そして、その説明を聞いた上で、警察に対して求める対応について、「ストーカー・DV等への対応について」と題する被害者の意思確認用の書面に、被害者自ら記入するようになっています。
被害者がとりうる選択肢としては、主に次の4つです。
①刑事手続きをとってほしい。 ②行政手続きをとってほしい。 ③注意、口頭警告等してもらいたい。 ④現時点では決心できない。※●(週・月)後を目処に確認してほしい。
上記の選択肢のほか、被害防止に資する物品(防犯カメラ、防犯ブザー等)の貸し出しや、ストーカーに住民基本台帳を閲覧されないようにするための支援など、各種援助を申し出ることも可能です。
警察がこのような相談の対応をとることとなったのは昨年8月から。当初は、5つの都府県警(警視庁、大阪府警、愛知県警、兵庫県警、福岡県警)のみでの試行でした。約半年間の試行を経て、警察庁は今年2月、この対応を全国に拡大することを通達し、現在に至ります。
ケーススタディ形式で考える段階別ストーカー対策
では、このような警察の対応を前提として、ストーカー被害に遭った場合は、どのような手順で、どのように行動すればよいのでしょうか?
もちろん、現実に起こる問題は全てケースバイケースであり、絶対の正解があるわけではありません。ただ、それでは参考にならないので、一般的な事例を挙げてケーススタディ形式で考察してみたいと思います。
【ケース】 1か月ほど前、1年間交際していた彼氏に「別れたい」と言ったところ、一旦納得してくれたのですが、少し経ってから、「やり直そう」「あの時の気持ちを思い出して」などと頻繁にメールや電話をしてくるようになりました。怖くなって、着信拒否することにしましたが、メールは今でも毎日届きます。このまま放っておいて大丈夫でしょうか。

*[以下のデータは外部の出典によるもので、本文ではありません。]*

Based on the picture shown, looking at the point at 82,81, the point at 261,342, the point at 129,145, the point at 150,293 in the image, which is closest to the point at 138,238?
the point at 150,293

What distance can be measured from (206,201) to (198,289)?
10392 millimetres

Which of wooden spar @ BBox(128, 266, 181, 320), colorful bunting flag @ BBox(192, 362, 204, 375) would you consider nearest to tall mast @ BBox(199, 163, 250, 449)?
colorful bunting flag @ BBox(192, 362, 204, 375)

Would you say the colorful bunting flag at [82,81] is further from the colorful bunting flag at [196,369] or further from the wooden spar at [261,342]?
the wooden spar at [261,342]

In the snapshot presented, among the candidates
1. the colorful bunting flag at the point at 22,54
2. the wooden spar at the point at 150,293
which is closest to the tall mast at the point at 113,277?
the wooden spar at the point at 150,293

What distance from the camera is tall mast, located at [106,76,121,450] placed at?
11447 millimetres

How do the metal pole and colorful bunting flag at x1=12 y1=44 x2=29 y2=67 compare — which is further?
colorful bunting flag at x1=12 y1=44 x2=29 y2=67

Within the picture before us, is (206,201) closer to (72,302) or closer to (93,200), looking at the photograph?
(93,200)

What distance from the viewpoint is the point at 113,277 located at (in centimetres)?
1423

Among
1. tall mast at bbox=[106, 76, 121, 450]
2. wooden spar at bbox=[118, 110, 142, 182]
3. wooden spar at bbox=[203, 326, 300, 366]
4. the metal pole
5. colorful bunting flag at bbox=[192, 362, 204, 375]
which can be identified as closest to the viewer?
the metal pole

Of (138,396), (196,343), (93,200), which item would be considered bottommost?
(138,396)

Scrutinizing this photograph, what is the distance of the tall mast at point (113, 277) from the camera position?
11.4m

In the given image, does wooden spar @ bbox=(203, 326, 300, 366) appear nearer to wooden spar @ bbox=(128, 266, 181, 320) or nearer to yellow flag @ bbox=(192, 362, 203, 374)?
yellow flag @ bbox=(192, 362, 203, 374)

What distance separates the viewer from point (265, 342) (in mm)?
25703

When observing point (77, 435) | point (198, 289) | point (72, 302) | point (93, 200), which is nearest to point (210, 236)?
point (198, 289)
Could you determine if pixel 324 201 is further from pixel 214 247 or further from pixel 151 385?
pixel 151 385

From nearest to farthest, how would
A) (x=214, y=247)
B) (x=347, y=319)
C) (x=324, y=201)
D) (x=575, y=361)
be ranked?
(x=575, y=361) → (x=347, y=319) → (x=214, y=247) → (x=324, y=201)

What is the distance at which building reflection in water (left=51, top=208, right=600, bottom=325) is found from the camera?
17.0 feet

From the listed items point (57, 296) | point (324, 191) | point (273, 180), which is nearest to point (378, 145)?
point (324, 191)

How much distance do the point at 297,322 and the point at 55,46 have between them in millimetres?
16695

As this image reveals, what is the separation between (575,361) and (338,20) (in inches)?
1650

【第1段階】 ストーカーは、「自分がストーカーをしている」という認識がないことがほとんどです。恋愛関係の延長として当たり前のものと捉えている場合もありますし、愛情表現として正しいものと捉えている場合もあります。いずれにしても、「相手が本当に心の底から嫌がっている」という事実に気付いていない(気付こうとしない)場合が多いです。このケースでも、今の段階ではおそらくそうでしょう。
そのため、第一に行うべきこととしては、「連絡されるのも本当に嫌なので、もう連絡しないでほしい」ということを冷静かつ明確に伝えておくこと。伝える手段としては、メールなどのデータで残る形で伝えることをお勧めします。その上で、ストーカーの次の行動を見極めます。
この段階で警察に相談しておき、支援を申し出ておくのがよいでしょう(警察からストーカーへのアプローチはもう少し後です)。ちゃんと伝えられるか不安がある場合には、弁護士に同行してもらうのがよいと思います。
【第2段階】 被害者が「本当に心の底から嫌がっている」ということを冷静かつ明確に伝えても、なおストーカーが接触をしてくる場合、ストーカーが理性を失いつつある状態にあり、非常に危険な状態であることをしっかりと認識する必要があります。ストーカーが元恋人であることから多少なりとも情が残っているとは思いますが、この段階では、その情をきっぱりと断ち切らなければなりません。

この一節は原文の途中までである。